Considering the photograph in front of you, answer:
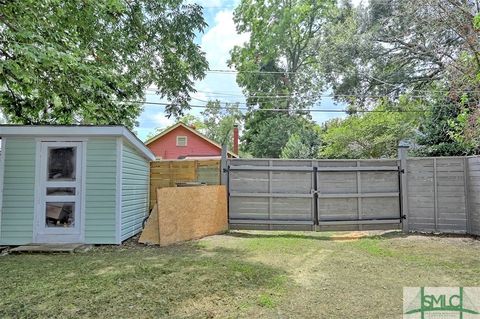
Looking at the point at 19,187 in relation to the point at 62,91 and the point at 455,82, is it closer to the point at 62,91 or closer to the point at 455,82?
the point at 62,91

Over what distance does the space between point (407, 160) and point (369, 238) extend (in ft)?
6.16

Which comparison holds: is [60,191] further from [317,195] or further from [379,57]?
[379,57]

------------------------------------

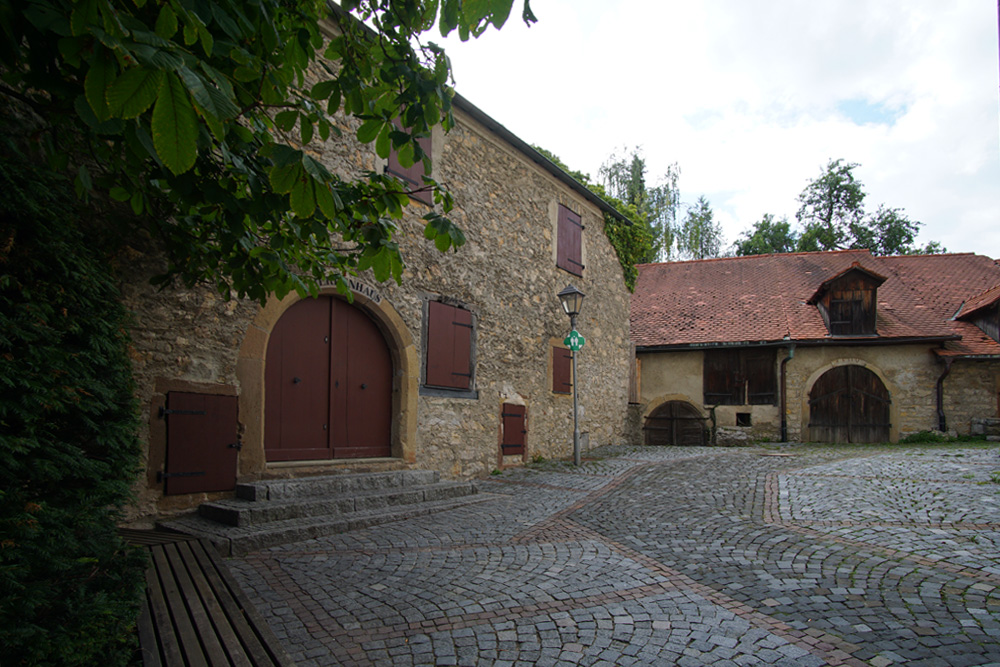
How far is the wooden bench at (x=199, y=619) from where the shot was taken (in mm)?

------------------------------------

| Task details |
Gather all lines above that contain the word "from" and copy each one out in full.

| Solution for this exercise |
Which comparison holds: is [60,191] further from [317,195] or further from [379,57]?
How far is the wooden bench at (x=199, y=619) from where the shot was taken (in mm)?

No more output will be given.